Metric selection
Pass metrics=[…] to compute only a subset of the metric suite.
metrics=None (the default) preserves the "compute everything"
behaviour. Unrequested metrics are absent from the result
dict (not present with None placeholders).
def run(path: Path) -> dict[str, Any]:
"""Compute only LoC + cyclomatic for ``path`` and return the result.
``bca.METRIC_NAMES`` is a ``tuple[str, ...]`` of every canonical
name accepted by ``metrics=``. The string ``"halstead"`` is one
of them; ``in`` membership tests the selection client-side
before any I/O is paid for.
"""
if "halstead" not in bca.METRIC_NAMES:
msg = "halstead is missing from METRIC_NAMES — bindings ABI drift"
raise RuntimeError(msg)
selected = bca.analyze(path, metrics=["loc", "cyclomatic"])
if selected is None:
msg = f"{path} was skipped (looks generated)"
raise SystemExit(msg)
metric_keys = sorted(selected["metrics"])
print(f"computed only: {metric_keys}")
return selected
def run_derived(path: Path) -> dict[str, Any]:
"""Selecting ``mi`` auto-pulls in its three dependencies."""
selected = bca.analyze(path, metrics=["mi"])
if selected is None:
msg = f"{path} was skipped (looks generated)"
raise SystemExit(msg)
pulled = sorted(selected["metrics"])
print(f"mi pulled in: {pulled}")
return selected
The same kwarg is honoured by bca.analyze_source and
bca.analyze_batch — the latter applies the selection uniformly
to every file in the batch. Validation runs before any file
I/O: an empty list or unknown name raises ValueError
immediately and never returns an AnalysisError slot for what is
really a caller bug.
Canonical names
The full set is available as a tuple:
import big_code_analysis as bca
assert "halstead" in bca.METRIC_NAMES
Names are case-sensitive lowercase; passing an unknown name
raises ValueError with the canonical list in the message. The
"exit" Metric-Display spelling is accepted as an alias for the
canonical JSON-key spelling "nexits"; both produce a
"nexits" key in the output. Duplicates are silently collapsed.

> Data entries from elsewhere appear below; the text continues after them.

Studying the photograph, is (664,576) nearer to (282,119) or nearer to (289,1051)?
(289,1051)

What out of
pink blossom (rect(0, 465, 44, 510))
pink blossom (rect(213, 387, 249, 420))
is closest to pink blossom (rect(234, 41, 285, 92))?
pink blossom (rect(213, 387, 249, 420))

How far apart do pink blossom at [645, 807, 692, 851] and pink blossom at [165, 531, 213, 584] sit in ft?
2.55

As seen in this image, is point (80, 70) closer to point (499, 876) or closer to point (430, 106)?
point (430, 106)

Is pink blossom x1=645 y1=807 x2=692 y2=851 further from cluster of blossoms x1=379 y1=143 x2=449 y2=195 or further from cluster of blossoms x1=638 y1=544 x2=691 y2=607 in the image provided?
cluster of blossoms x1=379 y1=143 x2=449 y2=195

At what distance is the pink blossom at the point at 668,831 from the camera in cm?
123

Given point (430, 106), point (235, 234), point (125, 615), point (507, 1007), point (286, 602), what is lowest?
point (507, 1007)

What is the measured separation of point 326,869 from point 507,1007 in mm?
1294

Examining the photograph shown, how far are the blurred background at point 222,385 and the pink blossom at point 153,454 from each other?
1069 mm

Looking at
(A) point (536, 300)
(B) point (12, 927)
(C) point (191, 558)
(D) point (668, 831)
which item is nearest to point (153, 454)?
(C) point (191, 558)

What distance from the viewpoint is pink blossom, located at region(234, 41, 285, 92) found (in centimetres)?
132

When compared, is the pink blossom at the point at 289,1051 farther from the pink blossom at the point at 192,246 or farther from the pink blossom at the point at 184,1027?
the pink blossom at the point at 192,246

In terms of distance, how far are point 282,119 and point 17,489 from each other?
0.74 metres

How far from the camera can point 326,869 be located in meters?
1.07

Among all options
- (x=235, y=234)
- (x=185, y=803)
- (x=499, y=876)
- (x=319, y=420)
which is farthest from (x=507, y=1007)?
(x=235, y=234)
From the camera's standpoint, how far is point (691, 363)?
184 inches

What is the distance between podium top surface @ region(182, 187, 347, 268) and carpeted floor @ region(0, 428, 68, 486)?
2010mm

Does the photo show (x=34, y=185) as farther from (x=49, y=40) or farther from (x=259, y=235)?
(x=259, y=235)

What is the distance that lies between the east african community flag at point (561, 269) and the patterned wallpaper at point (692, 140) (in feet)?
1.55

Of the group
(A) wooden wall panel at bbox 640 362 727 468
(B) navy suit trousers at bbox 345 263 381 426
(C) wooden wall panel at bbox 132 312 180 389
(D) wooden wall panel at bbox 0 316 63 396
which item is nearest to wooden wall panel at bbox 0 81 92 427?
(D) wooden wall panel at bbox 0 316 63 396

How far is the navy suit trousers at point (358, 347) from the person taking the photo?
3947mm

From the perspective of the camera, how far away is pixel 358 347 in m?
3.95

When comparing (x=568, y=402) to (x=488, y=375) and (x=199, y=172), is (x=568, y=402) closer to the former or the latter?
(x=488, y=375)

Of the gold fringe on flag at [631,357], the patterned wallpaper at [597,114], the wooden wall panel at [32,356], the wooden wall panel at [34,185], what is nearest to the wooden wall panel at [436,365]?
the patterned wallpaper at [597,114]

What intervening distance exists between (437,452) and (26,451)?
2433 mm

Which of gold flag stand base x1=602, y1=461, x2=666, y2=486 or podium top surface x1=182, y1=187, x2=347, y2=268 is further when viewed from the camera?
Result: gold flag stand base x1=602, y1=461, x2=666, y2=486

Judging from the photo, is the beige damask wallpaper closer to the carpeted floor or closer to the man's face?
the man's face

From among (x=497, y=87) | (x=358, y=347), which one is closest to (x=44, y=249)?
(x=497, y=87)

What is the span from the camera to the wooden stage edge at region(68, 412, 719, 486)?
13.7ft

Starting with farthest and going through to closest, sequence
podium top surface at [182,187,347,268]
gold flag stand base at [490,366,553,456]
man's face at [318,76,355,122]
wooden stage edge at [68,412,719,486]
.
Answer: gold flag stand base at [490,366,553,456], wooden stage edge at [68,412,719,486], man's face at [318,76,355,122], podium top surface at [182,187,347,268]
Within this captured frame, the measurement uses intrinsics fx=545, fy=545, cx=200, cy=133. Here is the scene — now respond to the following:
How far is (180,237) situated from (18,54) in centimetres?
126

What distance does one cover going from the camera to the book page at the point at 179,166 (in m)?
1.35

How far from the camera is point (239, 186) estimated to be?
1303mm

| Metric | JSON key | Dependencies pulled in |
|---|---|---|
| LoC | loc | — |
| Cyclomatic | cyclomatic | — |
| Cognitive | cognitive | — |
| Halstead | halstead | — |
| ABC | abc | — |
nargs | nargs | — |
nom | nom | — |
npa | npa | — |
npm | npm | — |
nexits (alias exit) | nexits | — |
tokens | tokens | — |
| Maintainability Index | mi | loc, cyclomatic, halstead |
| Weighted Methods per Class | wmc | cyclomatic, nom |
Performance trade-off
Computing the full suite is the default because it is what the
CLI does. Selecting a single metric is strictly faster —
each compute pass is skipped — but the tree-sitter parse and
the AST walk are the dominant cost on most inputs, so the saving
on a single file is small. The benefit scales with batch size:
when analyze_batch runs across a large repository, dropping
the most expensive metric you do not need (often Halstead, on
deep call trees) is a measurable win.
Unrequested metrics are absent from the result. Code that
unconditionally indexes into result["metrics"]["mi"] will
KeyError if you opted out of mi; guard with if "mi" in result["metrics"] or use .get("mi").
See also
- Batch processing —
metrics=applies uniformly to every file in a batch; validation runs once, before the input is iterated. - SARIF output — threshold names are independent of
the
metrics=selection; you can requestmetrics=["loc"]and still gate oncyclomaticthresholds, but the SARIF will have no findings for the dropped metrics. - Flat-record iteration —
flatten_spacessilently emits no keys for metrics that were absent from the source dict, so ametrics=selection naturally narrows the flattened columns.